Exercise instructions:
Render the listing from the line containing "Given the objects" up to and including the line containing "82188 millimetres" as a JSON list of strings, one string per line, with blank lines omitted.

Given records:
====
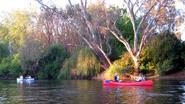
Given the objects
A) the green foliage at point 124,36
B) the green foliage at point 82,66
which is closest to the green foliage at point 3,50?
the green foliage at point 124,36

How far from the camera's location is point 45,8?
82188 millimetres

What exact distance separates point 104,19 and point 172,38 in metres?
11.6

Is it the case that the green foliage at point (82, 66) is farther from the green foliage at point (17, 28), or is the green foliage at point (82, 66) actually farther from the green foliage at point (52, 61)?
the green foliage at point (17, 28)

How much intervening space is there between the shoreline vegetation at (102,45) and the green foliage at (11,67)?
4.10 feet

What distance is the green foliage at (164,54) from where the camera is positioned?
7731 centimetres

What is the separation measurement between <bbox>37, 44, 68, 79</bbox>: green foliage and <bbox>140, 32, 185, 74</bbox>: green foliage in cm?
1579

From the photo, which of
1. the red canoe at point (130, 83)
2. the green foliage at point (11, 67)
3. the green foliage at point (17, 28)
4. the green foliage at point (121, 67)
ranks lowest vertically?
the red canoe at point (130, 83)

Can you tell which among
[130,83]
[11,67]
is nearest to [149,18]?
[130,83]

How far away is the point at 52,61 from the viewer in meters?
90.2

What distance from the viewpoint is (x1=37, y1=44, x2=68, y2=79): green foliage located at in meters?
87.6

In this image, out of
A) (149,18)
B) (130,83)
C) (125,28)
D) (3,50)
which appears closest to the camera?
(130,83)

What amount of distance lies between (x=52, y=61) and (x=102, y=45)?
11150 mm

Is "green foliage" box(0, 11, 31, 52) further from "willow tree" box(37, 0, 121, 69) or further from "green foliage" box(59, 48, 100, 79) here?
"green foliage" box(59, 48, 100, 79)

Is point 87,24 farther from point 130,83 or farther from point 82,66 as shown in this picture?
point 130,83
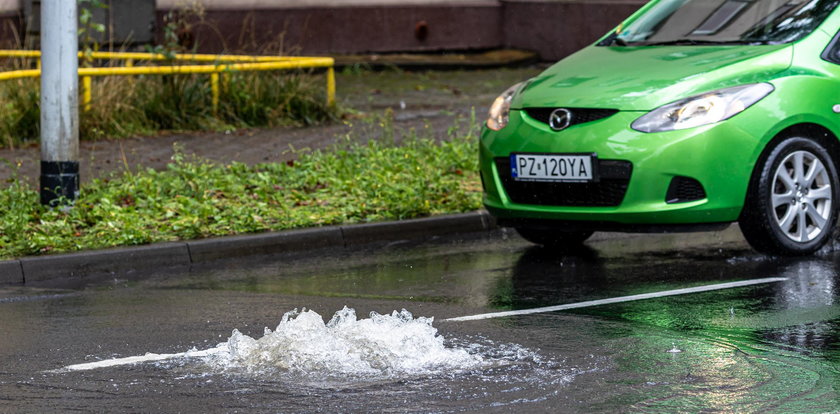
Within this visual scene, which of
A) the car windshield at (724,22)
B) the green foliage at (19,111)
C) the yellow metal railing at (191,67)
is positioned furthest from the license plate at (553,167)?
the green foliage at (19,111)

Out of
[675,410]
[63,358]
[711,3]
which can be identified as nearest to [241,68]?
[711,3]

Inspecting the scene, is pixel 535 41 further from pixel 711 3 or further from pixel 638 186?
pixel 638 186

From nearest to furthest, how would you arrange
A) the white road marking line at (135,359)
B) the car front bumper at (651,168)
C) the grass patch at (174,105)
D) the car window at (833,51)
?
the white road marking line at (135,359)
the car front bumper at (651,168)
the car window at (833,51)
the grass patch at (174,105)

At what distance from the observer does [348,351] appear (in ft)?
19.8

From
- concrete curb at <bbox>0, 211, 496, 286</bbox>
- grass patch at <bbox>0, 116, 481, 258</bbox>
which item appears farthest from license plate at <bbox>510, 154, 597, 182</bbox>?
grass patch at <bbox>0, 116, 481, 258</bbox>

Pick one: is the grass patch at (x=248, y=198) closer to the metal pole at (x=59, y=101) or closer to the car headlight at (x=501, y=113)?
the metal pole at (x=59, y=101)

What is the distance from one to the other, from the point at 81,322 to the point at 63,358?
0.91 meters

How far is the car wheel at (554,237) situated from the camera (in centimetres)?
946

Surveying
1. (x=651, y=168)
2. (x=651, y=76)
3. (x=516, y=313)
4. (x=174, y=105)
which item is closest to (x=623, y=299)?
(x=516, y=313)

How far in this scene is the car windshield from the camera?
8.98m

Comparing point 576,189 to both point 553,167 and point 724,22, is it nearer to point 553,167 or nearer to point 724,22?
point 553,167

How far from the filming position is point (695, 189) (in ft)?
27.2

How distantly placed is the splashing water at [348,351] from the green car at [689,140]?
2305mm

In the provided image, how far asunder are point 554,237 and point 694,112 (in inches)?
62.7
====
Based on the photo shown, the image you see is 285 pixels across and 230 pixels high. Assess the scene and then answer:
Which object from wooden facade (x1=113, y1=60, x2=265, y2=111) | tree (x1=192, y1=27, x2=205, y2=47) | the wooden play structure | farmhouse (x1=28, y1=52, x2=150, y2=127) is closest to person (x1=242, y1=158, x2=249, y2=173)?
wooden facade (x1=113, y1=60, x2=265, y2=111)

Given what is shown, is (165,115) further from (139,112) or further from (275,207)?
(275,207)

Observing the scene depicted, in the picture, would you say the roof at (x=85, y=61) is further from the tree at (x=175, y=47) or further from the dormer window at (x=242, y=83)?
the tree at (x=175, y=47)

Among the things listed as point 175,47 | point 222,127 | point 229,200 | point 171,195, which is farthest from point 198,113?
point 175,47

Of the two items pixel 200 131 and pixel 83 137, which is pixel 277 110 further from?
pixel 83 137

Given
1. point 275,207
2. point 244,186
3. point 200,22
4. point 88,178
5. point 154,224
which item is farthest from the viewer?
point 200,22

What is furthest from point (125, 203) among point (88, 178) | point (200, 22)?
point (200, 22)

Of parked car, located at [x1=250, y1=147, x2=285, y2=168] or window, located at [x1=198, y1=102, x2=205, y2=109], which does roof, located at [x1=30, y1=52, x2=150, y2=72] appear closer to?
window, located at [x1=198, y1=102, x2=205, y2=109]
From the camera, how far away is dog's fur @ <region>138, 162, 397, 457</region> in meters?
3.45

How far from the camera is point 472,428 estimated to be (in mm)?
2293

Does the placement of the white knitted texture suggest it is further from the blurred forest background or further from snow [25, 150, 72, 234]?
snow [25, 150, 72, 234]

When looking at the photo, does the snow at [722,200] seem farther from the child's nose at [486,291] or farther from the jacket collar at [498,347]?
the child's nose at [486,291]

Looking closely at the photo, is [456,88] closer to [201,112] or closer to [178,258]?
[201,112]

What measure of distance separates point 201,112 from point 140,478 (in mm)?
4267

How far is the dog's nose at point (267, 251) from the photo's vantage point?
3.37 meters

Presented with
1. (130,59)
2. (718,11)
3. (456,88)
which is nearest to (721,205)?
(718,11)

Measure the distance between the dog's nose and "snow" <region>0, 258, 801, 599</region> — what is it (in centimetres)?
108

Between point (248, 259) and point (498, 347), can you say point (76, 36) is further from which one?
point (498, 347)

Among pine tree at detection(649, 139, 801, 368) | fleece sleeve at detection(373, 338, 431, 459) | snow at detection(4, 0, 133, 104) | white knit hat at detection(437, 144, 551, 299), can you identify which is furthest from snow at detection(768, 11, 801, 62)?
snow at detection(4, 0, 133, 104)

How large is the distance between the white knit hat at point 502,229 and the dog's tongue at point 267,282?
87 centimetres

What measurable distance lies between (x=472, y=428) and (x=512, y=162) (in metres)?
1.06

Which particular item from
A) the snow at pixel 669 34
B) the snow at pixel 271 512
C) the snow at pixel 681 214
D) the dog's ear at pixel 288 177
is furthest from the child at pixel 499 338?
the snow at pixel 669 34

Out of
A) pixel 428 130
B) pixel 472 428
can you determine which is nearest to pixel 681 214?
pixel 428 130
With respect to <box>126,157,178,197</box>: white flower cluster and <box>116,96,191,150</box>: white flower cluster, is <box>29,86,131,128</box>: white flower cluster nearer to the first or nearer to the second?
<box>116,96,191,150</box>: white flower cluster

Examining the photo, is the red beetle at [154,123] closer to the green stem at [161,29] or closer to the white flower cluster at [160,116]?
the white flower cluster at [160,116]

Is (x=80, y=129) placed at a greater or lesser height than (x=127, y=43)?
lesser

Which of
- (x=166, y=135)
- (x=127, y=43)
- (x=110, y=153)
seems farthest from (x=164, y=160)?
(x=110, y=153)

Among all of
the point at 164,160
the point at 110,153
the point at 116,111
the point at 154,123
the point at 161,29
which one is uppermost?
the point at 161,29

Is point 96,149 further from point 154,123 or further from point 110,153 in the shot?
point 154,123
====
Final answer:
[
  "Given the objects",
  "A) the green foliage at point 124,36",
  "B) the green foliage at point 82,66",
  "which is closest to the green foliage at point 3,50?",
  "the green foliage at point 124,36",
  "How far from the camera's location is point 45,8?",
  "82188 millimetres"
]